── GIVEN ENTRIES ──

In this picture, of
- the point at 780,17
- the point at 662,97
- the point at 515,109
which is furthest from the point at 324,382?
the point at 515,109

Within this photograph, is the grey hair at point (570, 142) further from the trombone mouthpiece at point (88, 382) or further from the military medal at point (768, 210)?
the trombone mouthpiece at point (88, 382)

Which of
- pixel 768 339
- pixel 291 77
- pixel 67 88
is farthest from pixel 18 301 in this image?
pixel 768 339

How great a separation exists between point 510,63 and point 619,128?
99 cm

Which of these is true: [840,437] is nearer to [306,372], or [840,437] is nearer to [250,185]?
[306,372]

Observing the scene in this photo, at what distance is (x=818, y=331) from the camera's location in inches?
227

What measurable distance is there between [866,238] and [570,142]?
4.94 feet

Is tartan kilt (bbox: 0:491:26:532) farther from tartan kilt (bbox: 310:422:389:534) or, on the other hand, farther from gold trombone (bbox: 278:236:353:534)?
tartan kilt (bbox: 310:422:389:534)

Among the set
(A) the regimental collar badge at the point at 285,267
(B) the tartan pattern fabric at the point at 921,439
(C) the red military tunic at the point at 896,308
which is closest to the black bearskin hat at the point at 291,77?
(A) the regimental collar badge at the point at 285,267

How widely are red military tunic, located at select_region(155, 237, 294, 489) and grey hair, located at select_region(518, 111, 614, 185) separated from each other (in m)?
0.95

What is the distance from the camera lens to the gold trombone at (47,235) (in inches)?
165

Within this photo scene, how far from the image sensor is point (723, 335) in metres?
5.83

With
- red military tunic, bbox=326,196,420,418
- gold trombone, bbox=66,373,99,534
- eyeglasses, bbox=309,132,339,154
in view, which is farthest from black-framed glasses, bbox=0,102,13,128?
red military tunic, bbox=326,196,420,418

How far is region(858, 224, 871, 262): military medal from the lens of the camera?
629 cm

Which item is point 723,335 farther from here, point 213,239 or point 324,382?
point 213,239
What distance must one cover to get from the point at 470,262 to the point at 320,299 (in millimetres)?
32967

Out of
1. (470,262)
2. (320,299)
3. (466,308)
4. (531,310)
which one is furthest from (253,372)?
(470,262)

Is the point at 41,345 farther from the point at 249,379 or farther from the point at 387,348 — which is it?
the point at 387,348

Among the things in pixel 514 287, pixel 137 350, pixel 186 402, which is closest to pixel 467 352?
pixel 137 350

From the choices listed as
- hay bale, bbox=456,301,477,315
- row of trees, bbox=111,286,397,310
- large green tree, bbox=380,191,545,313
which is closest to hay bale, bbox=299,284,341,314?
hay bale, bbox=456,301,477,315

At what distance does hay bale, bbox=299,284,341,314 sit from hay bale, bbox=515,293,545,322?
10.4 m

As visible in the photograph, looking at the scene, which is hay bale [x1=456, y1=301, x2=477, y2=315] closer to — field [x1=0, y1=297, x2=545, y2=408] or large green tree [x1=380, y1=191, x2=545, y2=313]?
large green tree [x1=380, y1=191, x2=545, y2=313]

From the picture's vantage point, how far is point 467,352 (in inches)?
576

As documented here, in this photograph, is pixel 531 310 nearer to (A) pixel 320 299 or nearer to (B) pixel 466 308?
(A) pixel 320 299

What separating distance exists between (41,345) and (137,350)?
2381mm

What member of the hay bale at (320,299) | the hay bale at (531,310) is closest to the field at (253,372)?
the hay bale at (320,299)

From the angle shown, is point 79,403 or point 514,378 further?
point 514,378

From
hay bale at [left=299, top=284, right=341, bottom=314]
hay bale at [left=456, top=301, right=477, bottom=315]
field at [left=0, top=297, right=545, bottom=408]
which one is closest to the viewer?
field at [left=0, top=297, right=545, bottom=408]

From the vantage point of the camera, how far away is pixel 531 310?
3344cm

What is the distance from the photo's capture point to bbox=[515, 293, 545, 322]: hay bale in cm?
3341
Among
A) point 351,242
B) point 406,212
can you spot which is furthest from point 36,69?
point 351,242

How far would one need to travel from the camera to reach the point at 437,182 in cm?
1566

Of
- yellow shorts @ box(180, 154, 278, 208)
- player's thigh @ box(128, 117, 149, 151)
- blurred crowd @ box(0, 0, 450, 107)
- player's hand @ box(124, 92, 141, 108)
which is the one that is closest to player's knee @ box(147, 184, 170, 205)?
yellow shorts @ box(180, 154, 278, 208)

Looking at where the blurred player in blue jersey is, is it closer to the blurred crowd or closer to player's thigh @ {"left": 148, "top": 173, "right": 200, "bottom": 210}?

───

WHAT IS EXPECTED => Without leaving anything out, give the entries again exactly.

EXERCISE ANSWER =>
In this picture, of
- the point at 780,17
- the point at 662,97
- the point at 515,109
which is furthest from the point at 324,382?
the point at 515,109

Within this photograph, is the grey hair at point (570, 142) further from the trombone mouthpiece at point (88, 382) or further from the military medal at point (768, 210)?
the trombone mouthpiece at point (88, 382)

Which of
- pixel 768 339
- pixel 291 77
- pixel 67 88
is farthest from pixel 18 301 in this image?
pixel 768 339

How great a separation exists between point 510,63 and point 619,128?
99 cm

Which of these is true: [840,437] is nearer to [306,372], or [840,437] is nearer to [250,185]?
[306,372]

Observing the scene in this photo, at what distance is (x=818, y=331) from the camera's location in inches?
227

What measurable distance is there between [866,238] and [570,142]?
4.94 feet

Is tartan kilt (bbox: 0:491:26:532) farther from tartan kilt (bbox: 310:422:389:534) or, on the other hand, farther from gold trombone (bbox: 278:236:353:534)?
tartan kilt (bbox: 310:422:389:534)

Among the set
(A) the regimental collar badge at the point at 285,267
(B) the tartan pattern fabric at the point at 921,439
(C) the red military tunic at the point at 896,308
which is closest to the black bearskin hat at the point at 291,77?
(A) the regimental collar badge at the point at 285,267

How widely are red military tunic, located at select_region(155, 237, 294, 489) and grey hair, located at select_region(518, 111, 614, 185) separated from each other (in m)?
0.95

What is the distance from the camera lens to the gold trombone at (47,235) (in inches)?
165

Within this photo scene, how far from the image sensor is point (723, 335) in metres?
5.83

With
- red military tunic, bbox=326,196,420,418
- gold trombone, bbox=66,373,99,534
- eyeglasses, bbox=309,132,339,154
in view, which is farthest from black-framed glasses, bbox=0,102,13,128?
red military tunic, bbox=326,196,420,418

How far is region(858, 224, 871, 262): military medal from the lens of the camera?
629 cm

Which item is point 723,335 farther from here, point 213,239 or point 324,382?
point 213,239
What distance must one cover to get from the point at 470,262 to the point at 320,299 (in millimetres)?
32967

Out of
1. (470,262)
2. (320,299)
3. (466,308)
4. (531,310)
which one is furthest from (253,372)?
(470,262)

Is the point at 41,345 farther from the point at 249,379 or farther from the point at 387,348 — which is it?
the point at 387,348

Among the things in pixel 514 287, pixel 137 350, pixel 186 402, which is closest to pixel 467 352?
pixel 137 350

From the choices listed as
- hay bale, bbox=456,301,477,315
- row of trees, bbox=111,286,397,310
- large green tree, bbox=380,191,545,313
which is closest to hay bale, bbox=299,284,341,314?
hay bale, bbox=456,301,477,315

At what distance does hay bale, bbox=299,284,341,314 sit from hay bale, bbox=515,293,545,322?
10.4 m

As visible in the photograph, looking at the scene, which is hay bale [x1=456, y1=301, x2=477, y2=315] closer to — field [x1=0, y1=297, x2=545, y2=408] or large green tree [x1=380, y1=191, x2=545, y2=313]?
large green tree [x1=380, y1=191, x2=545, y2=313]

From the picture's vantage point, how far is point 467,352 (in inches)?
576

As documented here, in this photograph, is pixel 531 310 nearer to (A) pixel 320 299 or nearer to (B) pixel 466 308?
(A) pixel 320 299

What separating distance exists between (41,345) and (137,350)?
2381mm

What member of the hay bale at (320,299) | the hay bale at (531,310) is closest to the field at (253,372)?
the hay bale at (320,299)

From the angle shown, is point 79,403 or point 514,378 further?
point 514,378

From
hay bale at [left=299, top=284, right=341, bottom=314]
hay bale at [left=456, top=301, right=477, bottom=315]
field at [left=0, top=297, right=545, bottom=408]
which one is closest to the viewer?
field at [left=0, top=297, right=545, bottom=408]

From the vantage point of the camera, how far away is pixel 531 310?
3344cm

What is the distance from the photo's capture point to bbox=[515, 293, 545, 322]: hay bale in cm?
3341
Among
A) point 351,242
B) point 406,212
can you spot which is furthest from point 36,69?
point 351,242

How far would one need to travel from the camera to reach the point at 437,182 in cm?
1566

Of
- yellow shorts @ box(180, 154, 278, 208)
- player's thigh @ box(128, 117, 149, 151)
- blurred crowd @ box(0, 0, 450, 107)
- player's hand @ box(124, 92, 141, 108)
which is the one that is closest to player's knee @ box(147, 184, 170, 205)?
yellow shorts @ box(180, 154, 278, 208)

Looking at where the blurred player in blue jersey is, is it closer to the blurred crowd or closer to player's thigh @ {"left": 148, "top": 173, "right": 200, "bottom": 210}?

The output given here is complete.